Carroll Brock, a prominent Northern California homebuilder whose family-owned company built thousands of Larchmont Homes in the Sacramento region, died Oct. 31 of natural causes in his sleep, his son Steve said. He was 88.
Mr. Brock led the Northern California division of M.J. Brock & Sons Inc., a Los Angeles-based firm that rode the post-World War II housing boom to be one of the top builders in the country. The company moved into Sacramento in 1952 to meet pent-up demand for affordable housing near McClellan Air Force Base and began developing the Larchmont Village subdivision in North Highlands.
Under Mr. Brock, who was named Sacramento general manager in 1967, Larchmont Homes built nearly 15,000 houses in more than 30 subdivisions of modest ranch-style homes aimed mostly at first-time buyers. The company was a leader in the local market, employing hundreds of unionized construction workers who turned out 750 homes annually during peak years in the late 1970s.
“Carroll was a very good competitor,” said Jim Streng, a retired homebuilder and former Sacramento County supervisor. “People who bought (Larchmont) homes were happy that they bought them. Larchmont had good business people, and they were good citizens of the community.”
Mr. Brock previously served on the board of the National Association of Home Builders in Washington and was a past president of the North State Building Industry Association. In 1982, Gov. Jerry Brown appointed him to the state Board Standards Commission. In 1991, he was inducted into the California Building Industry Association Hall of Fame.

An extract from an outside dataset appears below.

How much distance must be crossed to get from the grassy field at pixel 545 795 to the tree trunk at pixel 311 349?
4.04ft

He was a leader in the business community as president of the Sacramento Area Commerce and Trade Commission and vice president of the Sacramento Metropolitan Chamber of Commerce. Besides volunteering as a top fundraiser and advisory board member for the Salvation Army, he led a Fair Oaks Presbyterian Church committee that oversaw construction of a new sanctuary in the 1980s and served on the national board of Young Life, a Christian youth organization.

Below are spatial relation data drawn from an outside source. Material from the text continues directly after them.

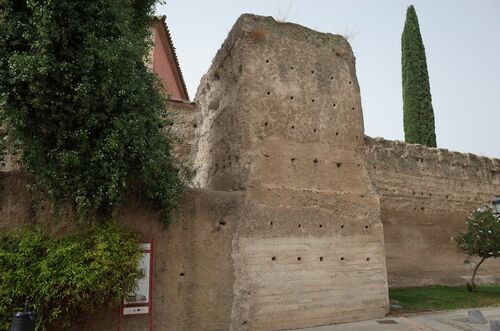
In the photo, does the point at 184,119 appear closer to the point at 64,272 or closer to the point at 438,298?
the point at 64,272

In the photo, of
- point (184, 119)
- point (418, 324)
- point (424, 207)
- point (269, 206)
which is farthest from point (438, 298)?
point (184, 119)

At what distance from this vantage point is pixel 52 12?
5.55m

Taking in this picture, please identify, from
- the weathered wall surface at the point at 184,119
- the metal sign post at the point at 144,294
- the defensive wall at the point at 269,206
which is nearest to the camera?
the metal sign post at the point at 144,294

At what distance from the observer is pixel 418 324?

“My dad was a humble leader,” his son said. “As successful as he was at building homes, he felt just as strongly about serving others.”

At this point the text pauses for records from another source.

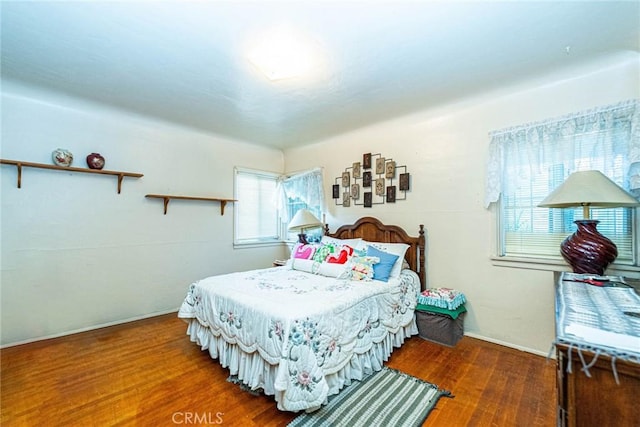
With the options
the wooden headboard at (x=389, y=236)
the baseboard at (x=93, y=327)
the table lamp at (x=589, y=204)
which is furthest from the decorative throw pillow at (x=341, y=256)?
the baseboard at (x=93, y=327)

Carroll Eugene Brock was born in 1926 in Los Angeles. He was the youngest of three sons who went into business with their father, M.J. Brock, a former Pacific Electric Railway conductor who started a construction company that grew to include operations in California, Colorado, Pennsylvania and Florida.
Starting as a carpenter, Carroll Brock joined the company in 1948 after serving in the Army Air Corps and moved to Sacramento in 1959. He took over as general manager of Sacramento operations after the death of his brother Wendell and rose to senior vice president of M.J. Brock & Sons Inc. in 1977.
Besides building homes, he ventured into broadcasting in the 1970s to start KNCO AM and FM radio stations in Grass Valley. He joined partners in buying and refurbishing the historic Bret Harte Hotel in Grass Valley into a senior residential complex.
Mr. Brock, who retired in 1986 to run unsuccessfully for Sacramento County supervisor, received numerous industry and civic honors. Although widely respected as an influential homebuilder and business leader, he was a modest, low-key man who enjoyed playing golf, avoided social gatherings and told The Sacramento Bee in 1981 that business calls to his home had “better be darn important.”
“You read stories about executives who work 72 hours a week. They are driven, but I don’t have that,” he said. “I firmly believe that you can have success without the killer instinct. I think it’s more important to have a good relationship with your wife.”
Mr. Brock is survived by his wife, Eve. He previously was married for 54 years to the former Dorothy Mason, until her death in 2002. They had four children, including a son, Larry, who died in childhood of leukemia.
He also is survived by two sons, Steve and Rick; a daughter, Susan Johnson; and five grandchildren.
A memorial service is set for 2 p.m. Friday at Pleasant Grove Community Church in Roseville. In lieu of flowers, memorial donations may be made to the National Leukemia Society.